**Stored entries:**
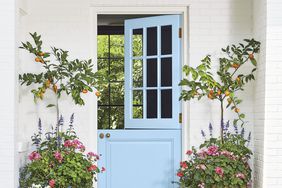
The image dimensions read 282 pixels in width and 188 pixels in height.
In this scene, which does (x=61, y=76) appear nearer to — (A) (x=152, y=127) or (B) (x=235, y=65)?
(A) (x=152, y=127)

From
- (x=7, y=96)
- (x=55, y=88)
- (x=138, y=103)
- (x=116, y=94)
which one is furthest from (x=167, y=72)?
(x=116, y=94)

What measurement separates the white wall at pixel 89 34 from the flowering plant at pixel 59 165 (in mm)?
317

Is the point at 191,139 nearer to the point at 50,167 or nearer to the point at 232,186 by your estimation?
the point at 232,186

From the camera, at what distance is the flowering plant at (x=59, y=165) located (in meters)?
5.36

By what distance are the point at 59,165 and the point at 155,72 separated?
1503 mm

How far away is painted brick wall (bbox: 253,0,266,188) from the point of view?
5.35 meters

* * *

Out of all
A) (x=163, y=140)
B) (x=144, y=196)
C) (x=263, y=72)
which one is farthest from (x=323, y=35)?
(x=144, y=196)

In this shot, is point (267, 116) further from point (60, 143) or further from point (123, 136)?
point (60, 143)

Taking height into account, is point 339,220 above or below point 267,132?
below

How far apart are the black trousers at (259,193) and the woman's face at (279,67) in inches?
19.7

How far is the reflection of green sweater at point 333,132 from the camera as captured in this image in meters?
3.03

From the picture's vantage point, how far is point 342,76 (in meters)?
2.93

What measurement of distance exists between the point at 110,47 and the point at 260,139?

...

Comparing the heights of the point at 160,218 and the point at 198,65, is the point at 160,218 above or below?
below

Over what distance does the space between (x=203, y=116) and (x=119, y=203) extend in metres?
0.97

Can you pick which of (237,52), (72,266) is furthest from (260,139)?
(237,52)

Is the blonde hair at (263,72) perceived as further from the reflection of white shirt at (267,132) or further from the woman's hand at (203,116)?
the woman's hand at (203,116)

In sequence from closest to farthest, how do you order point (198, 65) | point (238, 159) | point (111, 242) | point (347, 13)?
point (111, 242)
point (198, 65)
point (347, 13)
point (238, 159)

**DIRECTIONS:**
Rewrite the lines from the one containing "How far away" through the one containing "5.35 meters", putting "viewer" in place of "point of view" and keeping everything else the same.

**TASK ANSWER:**
How far away is painted brick wall (bbox: 253,0,266,188) from the viewer?
5.35 meters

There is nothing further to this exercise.